(Saved data entries)
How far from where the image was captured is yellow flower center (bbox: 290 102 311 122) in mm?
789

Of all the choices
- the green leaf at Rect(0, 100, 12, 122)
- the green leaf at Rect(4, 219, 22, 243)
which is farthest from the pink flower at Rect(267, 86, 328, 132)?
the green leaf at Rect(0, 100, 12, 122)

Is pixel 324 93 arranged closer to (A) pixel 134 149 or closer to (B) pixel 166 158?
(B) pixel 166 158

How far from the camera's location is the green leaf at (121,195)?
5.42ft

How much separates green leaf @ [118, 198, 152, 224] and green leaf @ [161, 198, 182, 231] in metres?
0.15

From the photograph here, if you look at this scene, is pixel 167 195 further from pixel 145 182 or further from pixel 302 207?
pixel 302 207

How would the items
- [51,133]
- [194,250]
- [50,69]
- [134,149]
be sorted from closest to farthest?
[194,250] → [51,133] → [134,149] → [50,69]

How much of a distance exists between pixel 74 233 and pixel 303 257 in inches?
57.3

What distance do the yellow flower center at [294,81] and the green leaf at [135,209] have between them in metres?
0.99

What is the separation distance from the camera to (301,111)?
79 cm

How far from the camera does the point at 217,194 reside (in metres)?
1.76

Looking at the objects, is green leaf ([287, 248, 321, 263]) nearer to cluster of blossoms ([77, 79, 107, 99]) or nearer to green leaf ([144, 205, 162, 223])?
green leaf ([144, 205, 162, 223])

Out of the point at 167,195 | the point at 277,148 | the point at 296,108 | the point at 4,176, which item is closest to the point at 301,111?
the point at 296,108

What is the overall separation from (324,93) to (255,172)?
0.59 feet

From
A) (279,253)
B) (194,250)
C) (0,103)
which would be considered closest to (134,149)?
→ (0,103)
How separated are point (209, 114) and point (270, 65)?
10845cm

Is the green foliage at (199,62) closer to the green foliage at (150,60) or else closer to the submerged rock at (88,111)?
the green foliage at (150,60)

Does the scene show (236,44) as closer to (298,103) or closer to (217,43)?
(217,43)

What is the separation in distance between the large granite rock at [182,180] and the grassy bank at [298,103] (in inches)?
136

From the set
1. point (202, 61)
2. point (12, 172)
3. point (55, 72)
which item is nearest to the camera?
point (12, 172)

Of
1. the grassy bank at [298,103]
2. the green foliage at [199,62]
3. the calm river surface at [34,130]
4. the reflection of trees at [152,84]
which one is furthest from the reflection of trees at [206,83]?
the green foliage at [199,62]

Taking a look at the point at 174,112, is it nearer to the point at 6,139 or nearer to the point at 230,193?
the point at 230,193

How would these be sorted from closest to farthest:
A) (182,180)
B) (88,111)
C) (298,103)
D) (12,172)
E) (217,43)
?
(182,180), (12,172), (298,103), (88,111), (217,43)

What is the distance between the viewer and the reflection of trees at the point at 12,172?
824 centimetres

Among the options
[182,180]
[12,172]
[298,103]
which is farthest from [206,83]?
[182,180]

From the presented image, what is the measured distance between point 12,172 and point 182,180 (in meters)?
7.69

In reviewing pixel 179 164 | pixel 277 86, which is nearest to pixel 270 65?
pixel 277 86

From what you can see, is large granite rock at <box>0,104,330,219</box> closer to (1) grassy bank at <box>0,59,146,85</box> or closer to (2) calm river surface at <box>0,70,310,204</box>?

- Given task: Starting with the line containing "Does the scene" and going on through the end of the listing, write those lines out again with "grassy bank" renamed to "grassy shore" and everything else left unchanged.

- Final result:
Does the scene show (236,44) as closer to (298,103) or closer to (217,43)?
(217,43)

What is the separation in distance between the large granite rock at [182,180] and the grassy shore at [298,103] (in inches)?
136

From the set
1. point (202, 61)
2. point (12, 172)
3. point (55, 72)
which item is nearest to the camera?
point (12, 172)

Of
1. the grassy shore at [298,103]
2. the green foliage at [199,62]
3. the calm river surface at [34,130]
4. the reflection of trees at [152,84]
which one is furthest from the reflection of trees at [206,83]?
the green foliage at [199,62]

Taking a look at the point at 174,112, is it nearer to the point at 6,139 or nearer to the point at 230,193?
the point at 230,193

How would these be sorted from closest to farthest:
A) (182,180)
B) (88,111)
C) (298,103)
D) (12,172)
E) (217,43)
?
(182,180), (12,172), (298,103), (88,111), (217,43)

What is the distance between the viewer and the reflection of trees at the point at 12,172?
824 centimetres

Among the options
[182,180]
[12,172]
[298,103]
which is farthest from [206,83]?
[182,180]

From the presented image, what is the measured distance between point 12,172 and point 182,180 (in meters)?
7.69

In reviewing pixel 179 164 | pixel 277 86, which is nearest to pixel 270 65?
pixel 277 86

From what you can see, is large granite rock at <box>0,104,330,219</box> closer to (1) grassy shore at <box>0,59,146,85</box> or closer to (2) calm river surface at <box>0,70,310,204</box>?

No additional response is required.